Petikan Bacaan:
┌──
Menjawab Tuduhan Islam Tidak Menyayangi Hewan Kala Idul Adha
Oleh Ahmad Sarwat, Lc., MA*
Menyembelih hewan untuk dimakan bukan termasuk menyiksa dan menzalimi, tetapi memang asal mulanya Allah SWT menciptakan hewan-hewan itu sebagai rizki kepada manusia. Yang tidak boleh disembelih itu manusia atau hewan-hewan langka yang ditakutkan kepunahannya. Atau sekedar membunuh untuk kesenangan sehingga hewan-hewan itu mati sia-sia.
Sedangkan kambing, sapi dan unta termasuk jenis ternak yang mudah dikembang-biakkan dengan cepat. Dan sudah sejak zaman dahulu kala, hewan-hewan itu dipelihara untuk dikonsumsi umat manusia.
Di luar Idul Adha, di muka bumi ini setiap hari ada jutaan hewan yang disembelih untuk dimakan dagingnya. Kalau lah umat Islam menyembelih hewan qurban pada Idul Adha, tentu saja tidak boleh dituduh sebagai zalim kepada hewan. Sebab tujuan menyembelih itu bukan semata-mata untuk kesenangan atau hiburan, melainkan untuk dimakan oleh mereka yang membutuhkan.
Tentu tidak adil kalau menuduh Islam itu kejam hanya karena ada syariat menyembelih hewan pada Idul Adha, sementara ada jutaan umat manusia di seluruh dunia yang tiap hari juga menyembelih hewan yang sama. Tetapi mereka tidak dituduh sebagai kejam.
└──
Latihan Tertulis 1:
Salin tanpa perubahan baris-baris pada entri di bawah, dimulai dari baris yang memuat "all the lamps" hingga baris yang memuat "[452,366,477,449]", kedua baris itu ikut disalin.

Cuplikan Data:
┌──
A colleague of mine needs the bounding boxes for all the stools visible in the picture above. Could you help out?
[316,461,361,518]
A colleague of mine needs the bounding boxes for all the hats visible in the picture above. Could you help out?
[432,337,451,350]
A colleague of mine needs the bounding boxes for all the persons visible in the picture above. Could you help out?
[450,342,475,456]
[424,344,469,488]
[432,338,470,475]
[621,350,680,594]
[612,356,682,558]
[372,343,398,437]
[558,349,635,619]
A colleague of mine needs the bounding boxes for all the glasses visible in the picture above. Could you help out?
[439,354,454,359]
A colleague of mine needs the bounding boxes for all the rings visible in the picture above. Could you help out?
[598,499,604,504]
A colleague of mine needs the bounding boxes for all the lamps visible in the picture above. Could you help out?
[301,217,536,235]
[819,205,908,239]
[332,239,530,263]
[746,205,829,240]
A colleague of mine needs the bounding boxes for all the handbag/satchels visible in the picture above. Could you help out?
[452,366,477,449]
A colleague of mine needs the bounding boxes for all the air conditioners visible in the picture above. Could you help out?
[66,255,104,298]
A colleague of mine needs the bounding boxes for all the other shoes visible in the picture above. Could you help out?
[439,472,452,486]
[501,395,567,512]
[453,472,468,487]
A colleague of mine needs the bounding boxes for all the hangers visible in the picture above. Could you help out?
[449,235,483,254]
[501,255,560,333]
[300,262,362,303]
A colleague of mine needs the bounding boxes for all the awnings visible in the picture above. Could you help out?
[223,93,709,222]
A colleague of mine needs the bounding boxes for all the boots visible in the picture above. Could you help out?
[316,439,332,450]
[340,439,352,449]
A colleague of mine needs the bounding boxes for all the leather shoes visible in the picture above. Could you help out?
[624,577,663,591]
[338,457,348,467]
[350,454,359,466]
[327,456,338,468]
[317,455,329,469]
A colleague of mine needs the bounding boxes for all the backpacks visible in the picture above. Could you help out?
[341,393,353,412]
└──
Latihan Tertulis 2:
Menurut petikan bacaan tentang penyembelihan hewan pada Idul Adha, hewan apa saja yang termasuk jenis ternak yang mudah dikembangbiakkan dengan cepat?

Hasil Tugas 1:
A colleague of mine needs the bounding boxes for all the lamps visible in the picture above. Could you help out?
[301,217,536,235]
[819,205,908,239]
[332,239,530,263]
[746,205,829,240]
A colleague of mine needs the bounding boxes for all the handbag/satchels visible in the picture above. Could you help out?
[452,366,477,449]

Hasil Tugas 2:
Kambing, sapi, dan unta.